Pearce has a 1959 pink Cadillac bottle. "I really like this one. I had a yellow Cadillac just like this.

"These Elvis bottles are all musical," he said, as he turned the music box key under Elvis's guitar.

A Japanese sake bottle has a geisha girl that dances to music, and an after-dinner liqueur is packaged in butterfly-shaped, wall-hanging bottles.

"This Jim Beam sewing machine is very unusual. I have never seen another one," Pearce said.

"I get a kick out of these convention bottles," Pearce said. The bottles depict the elephant and donkey of the Republican and Democratic parties.

There are commemorative bottles for cities and nightclubs. He has collected a series of bottles depicting outlaws like Billy the Kid and Wyatt Earp.

The bottles are shaped liked birds, horses, fish and even a Missouri mule.

"I looked for the longest time for that St. Louis arch," Pearce said. "Some friends came down from St. Louis and I asked them to keep an eye out. Within two weeks they found it, I think at a yard sale."

Pearce nearly lost the entire collection.

**STORED RECORDS**
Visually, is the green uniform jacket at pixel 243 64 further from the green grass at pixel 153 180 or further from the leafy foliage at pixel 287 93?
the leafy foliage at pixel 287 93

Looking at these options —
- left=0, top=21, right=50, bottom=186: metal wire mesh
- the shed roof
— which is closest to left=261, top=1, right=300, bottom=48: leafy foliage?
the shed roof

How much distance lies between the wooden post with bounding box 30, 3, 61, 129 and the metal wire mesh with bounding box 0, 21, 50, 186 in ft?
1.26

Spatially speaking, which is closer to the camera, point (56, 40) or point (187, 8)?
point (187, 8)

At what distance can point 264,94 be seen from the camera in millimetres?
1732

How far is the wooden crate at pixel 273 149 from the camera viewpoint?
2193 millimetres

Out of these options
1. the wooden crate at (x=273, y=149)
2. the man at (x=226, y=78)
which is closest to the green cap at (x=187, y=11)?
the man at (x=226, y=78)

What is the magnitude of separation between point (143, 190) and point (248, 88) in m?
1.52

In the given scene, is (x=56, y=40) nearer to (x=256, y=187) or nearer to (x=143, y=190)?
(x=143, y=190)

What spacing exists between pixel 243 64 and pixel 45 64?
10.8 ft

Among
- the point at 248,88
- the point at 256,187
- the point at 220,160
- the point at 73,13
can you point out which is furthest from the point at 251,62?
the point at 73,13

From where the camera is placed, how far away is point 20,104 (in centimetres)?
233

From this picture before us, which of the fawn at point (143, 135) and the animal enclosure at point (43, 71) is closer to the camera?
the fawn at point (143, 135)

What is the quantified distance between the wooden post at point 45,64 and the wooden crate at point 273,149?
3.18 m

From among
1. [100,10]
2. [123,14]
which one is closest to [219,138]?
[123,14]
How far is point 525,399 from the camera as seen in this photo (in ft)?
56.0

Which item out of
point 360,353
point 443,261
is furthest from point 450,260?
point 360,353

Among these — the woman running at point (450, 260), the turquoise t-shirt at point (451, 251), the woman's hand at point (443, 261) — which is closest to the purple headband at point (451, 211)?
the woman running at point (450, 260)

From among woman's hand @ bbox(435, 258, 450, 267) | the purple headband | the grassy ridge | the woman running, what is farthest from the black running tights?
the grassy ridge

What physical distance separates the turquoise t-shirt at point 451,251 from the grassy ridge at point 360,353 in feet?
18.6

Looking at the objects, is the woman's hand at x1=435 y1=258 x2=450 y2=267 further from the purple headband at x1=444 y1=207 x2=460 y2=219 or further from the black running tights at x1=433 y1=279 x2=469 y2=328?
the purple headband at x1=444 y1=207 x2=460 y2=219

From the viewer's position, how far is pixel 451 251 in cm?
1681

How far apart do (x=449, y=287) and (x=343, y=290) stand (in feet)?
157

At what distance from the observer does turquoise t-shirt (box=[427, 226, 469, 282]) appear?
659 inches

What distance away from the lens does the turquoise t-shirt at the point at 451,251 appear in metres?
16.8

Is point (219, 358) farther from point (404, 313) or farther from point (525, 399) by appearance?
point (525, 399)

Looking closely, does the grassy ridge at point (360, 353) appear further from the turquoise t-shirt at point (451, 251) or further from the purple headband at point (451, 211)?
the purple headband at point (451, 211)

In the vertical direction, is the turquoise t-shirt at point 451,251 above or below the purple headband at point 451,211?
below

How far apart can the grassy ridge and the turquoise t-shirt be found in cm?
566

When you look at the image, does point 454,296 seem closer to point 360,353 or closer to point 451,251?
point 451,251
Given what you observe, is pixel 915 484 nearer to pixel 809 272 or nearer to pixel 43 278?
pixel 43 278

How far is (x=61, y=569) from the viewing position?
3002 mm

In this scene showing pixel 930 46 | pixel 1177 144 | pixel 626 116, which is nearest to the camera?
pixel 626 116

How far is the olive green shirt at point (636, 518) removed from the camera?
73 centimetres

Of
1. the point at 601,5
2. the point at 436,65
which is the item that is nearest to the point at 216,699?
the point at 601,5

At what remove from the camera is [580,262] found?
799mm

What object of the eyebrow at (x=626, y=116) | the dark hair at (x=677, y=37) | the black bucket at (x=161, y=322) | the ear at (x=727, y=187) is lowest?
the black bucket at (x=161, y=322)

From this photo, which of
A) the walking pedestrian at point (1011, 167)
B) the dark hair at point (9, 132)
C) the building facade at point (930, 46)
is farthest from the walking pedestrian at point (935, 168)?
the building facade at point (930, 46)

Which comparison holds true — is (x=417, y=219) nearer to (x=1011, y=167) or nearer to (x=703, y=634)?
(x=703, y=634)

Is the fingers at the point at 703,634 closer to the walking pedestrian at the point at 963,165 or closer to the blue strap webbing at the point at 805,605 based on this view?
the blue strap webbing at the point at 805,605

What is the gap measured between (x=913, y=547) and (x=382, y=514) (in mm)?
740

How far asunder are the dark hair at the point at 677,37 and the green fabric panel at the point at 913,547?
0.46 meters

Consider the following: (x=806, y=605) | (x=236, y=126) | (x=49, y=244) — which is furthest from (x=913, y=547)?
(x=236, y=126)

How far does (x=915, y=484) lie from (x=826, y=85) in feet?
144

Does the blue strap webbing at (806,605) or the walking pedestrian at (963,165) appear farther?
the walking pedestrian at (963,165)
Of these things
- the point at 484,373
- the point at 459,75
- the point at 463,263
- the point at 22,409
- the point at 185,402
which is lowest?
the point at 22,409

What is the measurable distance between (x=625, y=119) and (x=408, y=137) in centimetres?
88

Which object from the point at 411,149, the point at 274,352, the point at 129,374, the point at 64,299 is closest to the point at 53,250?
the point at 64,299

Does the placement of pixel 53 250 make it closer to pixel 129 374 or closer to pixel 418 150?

**GOAL 1**
Rewrite the portion of the excerpt about Pearce's bottle collection between "A Japanese sake" and "a Missouri mule.", inclusive, replacing "sewing machine" with "typewriter".
**GOAL 2**
Continue the excerpt about Pearce's bottle collection, beginning after its final sentence.
The entries come from a separate source.

**ANSWER 1**
A Japanese sake bottle has a geisha girl that dances to music, and an after-dinner liqueur is packaged in butterfly-shaped, wall-hanging bottles.

"This Jim Beam typewriter is very unusual. I have never seen another one," Pearce said.

"I get a kick out of these convention bottles," Pearce said. The bottles depict the elephant and donkey of the Republican and Democratic parties.

There are commemorative bottles for cities and nightclubs. He has collected a series of bottles depicting outlaws like Billy the Kid and Wyatt Earp.

The bottles are shaped liked birds, horses, fish and even a Missouri mule.

**ANSWER 2**
In 1980, a friend of Pearce's, the late Charles Harris, planned to open an antique car museum. "He wanted to display my bottles, too," Pearce said. "I had them on shelves in the package room and in corners.

"He displayed them at Harris Truck and Tractor. That was 1980. In 1982, my club burned to the ground. I would have lost them all," Pearce said.

Two cabinets of miniature bottles were lost in the fire.

"Charles kept the bottles until he passed away," Pearce said. "His family gave them back, and I bought the display cases and put them in this room."

From floor to ceiling, the bottles line the wall. A desk is the only other object in the room. "I come in here every once in a while and admire them."